7.6: Linear Regression

Most common method of feature selection for anyone who went through a linear regression tutorial will be to remove features whose p-value is above 0.05. This approach to feature selection in linear models is problematic. Ideally, we include or exclude features based on the assumption that features are good or bad predictors for the outcome variable. Not simply by observing the p-value.

The p-value can tell us about the correlation of a feature with the variance in the outcome variable, given all other features have explained the variance in the outcome variable. However, it does not prove that the feature and dependent variables are unrelated. Also, P-values are subjective. Some consider 0.05, while some may stick to more stringent levels of the p-value.

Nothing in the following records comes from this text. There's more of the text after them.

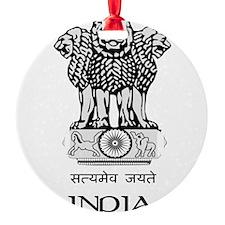 Emblem of India Ornament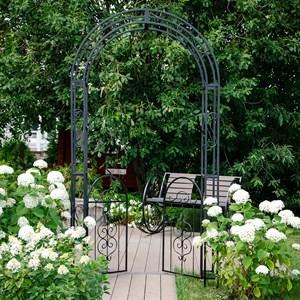Арка садовая черная с двумя дверцами 863-53R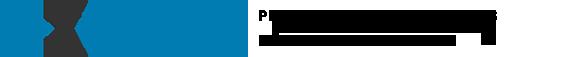 logo_three-1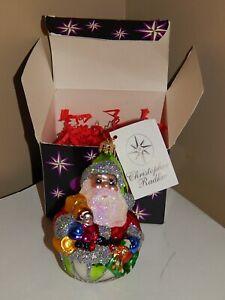 Christopher Radko Ornament Jolly Roller Santa +Original Box+Tag PRISTINE Shape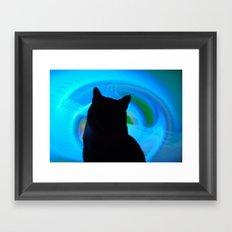 Epurrific- 8 Framed Art Print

The P-value of a feature, say X1 in a regression model doesn't explain what will be the impact on other features' coefficients and its p-values if we drop X1 for being insignificant. It might happen that non-significant features might become significant after removing an insignificant feature. Similarly, features that are already significant can also become non-significant after removing an insignificant feature. Another aspect of going by the method of removing features whose p-value is less than 0.05 will be that features that are difficult to explain to the layman can be kept in the model, just because the feature is significant.

Below are circumstances when we can still include features that are statistically not significant.

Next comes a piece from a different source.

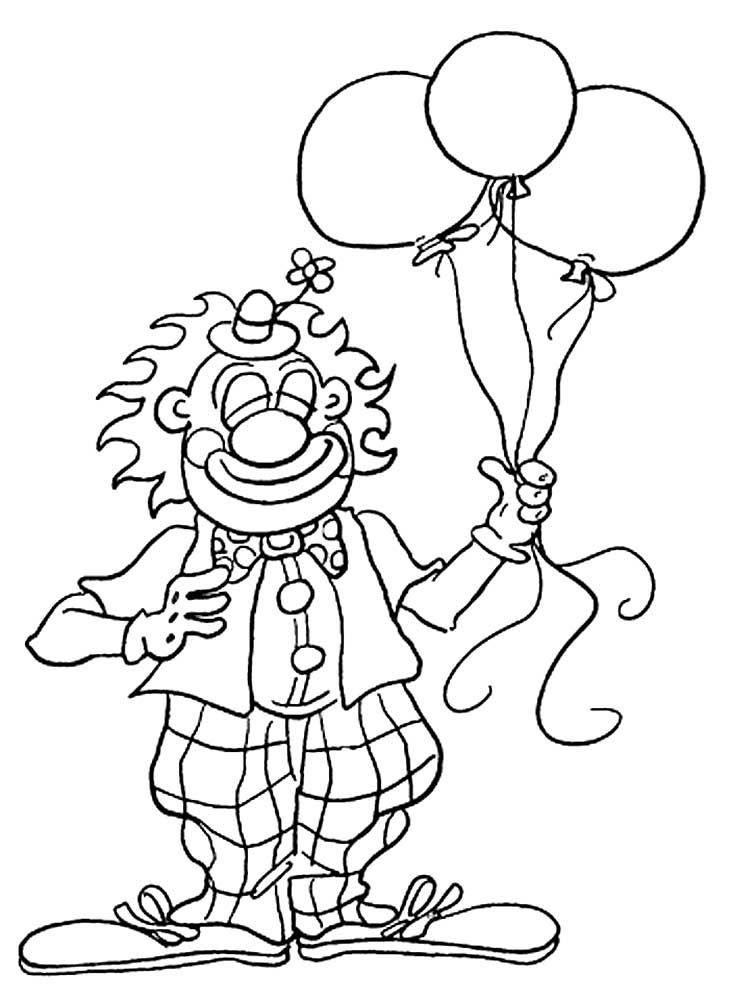 1 апреля день смеха - рисунок карандашом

1) We have a categorical variable and it is represented as dummy encoding. Of all the dummy encoding features, some are statistically significant while some are not. In such a case, we should keep all the dummy features, including those categories whose p-value is above 0.05.

2) Interaction variable between two variables is significant, whereas one of the original features is insignificant. We cannot keep the interaction effect without keeping the main effects. Hence it is not appropriate to drop insignificant features.

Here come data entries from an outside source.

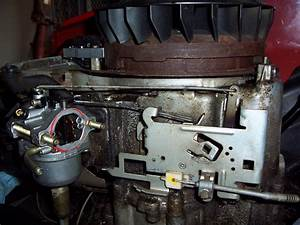 8 Hp Briggs And Stratton Carburetor Linkage Diagram  U2014 Untpikapps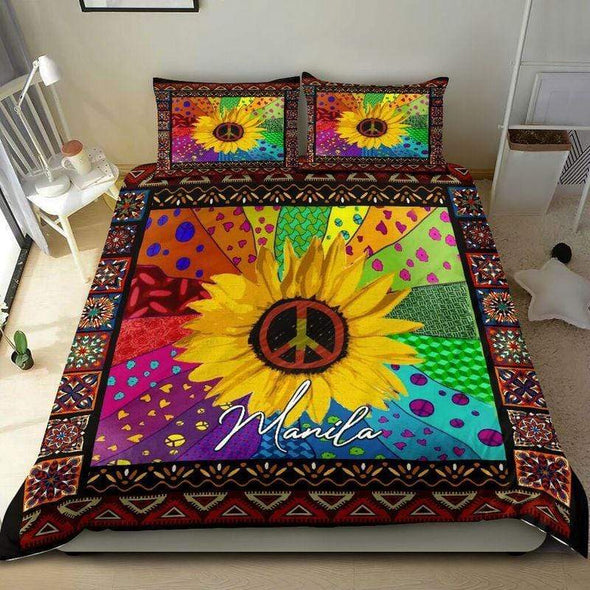 Sunflower Peace Love Personalized Name Duvet Cover Bedding Set #210L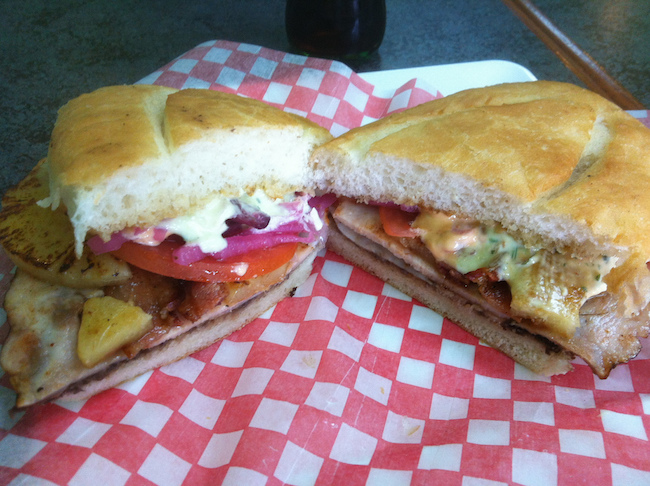 A Torta from Sal Y Limon (Raul Pacheco-Vega/Flickr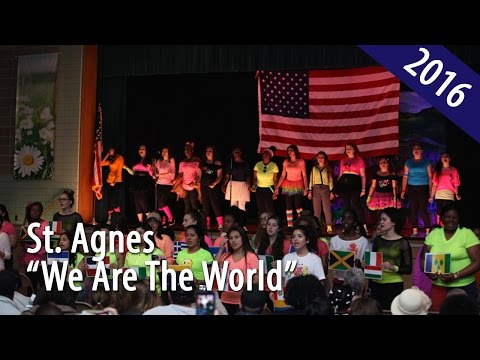 "St. Agnes Academic High School: Fine Arts Festival ""We Are the World"""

3) Model has a feature that is insignificant and after removing the feature, the predictive power of the model reduces. We will be better off keeping such features in the model if our main goal is predictive power.

4) For features that are the main focus of the research, even if these are statistically insignificant, we can keep these. For example, predicting alcohol consumption quantity with the probability of a car accident while driving. If alcohol consumption is statistically insignificant, we cannot remove the feature, as this is the central focus of the research.

5) In certain areas of science, we will need convincing reasons to exclude certain features. For example, in biostatistics, removing age, gender, etc. from the model is counterintuitive.

It must be noted that it is not a compulsion to keep insignificant features in the model always. We can remove an insignificant feature in below situations.

1) If the beta coefficient of the feature is nearly zero or negligible, then it will have minimal impact on the error and r-square of the model. In such cases, we can remove the feature if it is insignificant.

2) If a feature has high multicollinearity, dropping a feature will have less impact on regression error and goodness of fit.

3) If there are other and better features present, which have a very strong bivariate correlation with the outcome variable as well as with other features, we can drop the insignificant feature.

4) If a feature is hard to explain and statistically insignificant, we can remove such a feature.

5) If the presence or absence of the insignificant feature has a negligible impact on the predictive power of the model, we can remove it.

Instead of using p-value, we can use the beta coefficient for selecting features in linear regression model. Beta co-efficient shows the level of importance of the feature in the model. Features that have small beta are of less importance. If all the features are in the same scale of measurement through some transformation such as z-score, and there is no collinearity, we can compare features by the beta coefficients and select important ones.

If there is multicollinearity amongst features, we will first need to fix multicollinearity. If multicollinearity is hard to fix, we should either do ridge regression or ElasticNet regression. We can then use the coefficients to keep only those features that are highly impactful for the dependent variable.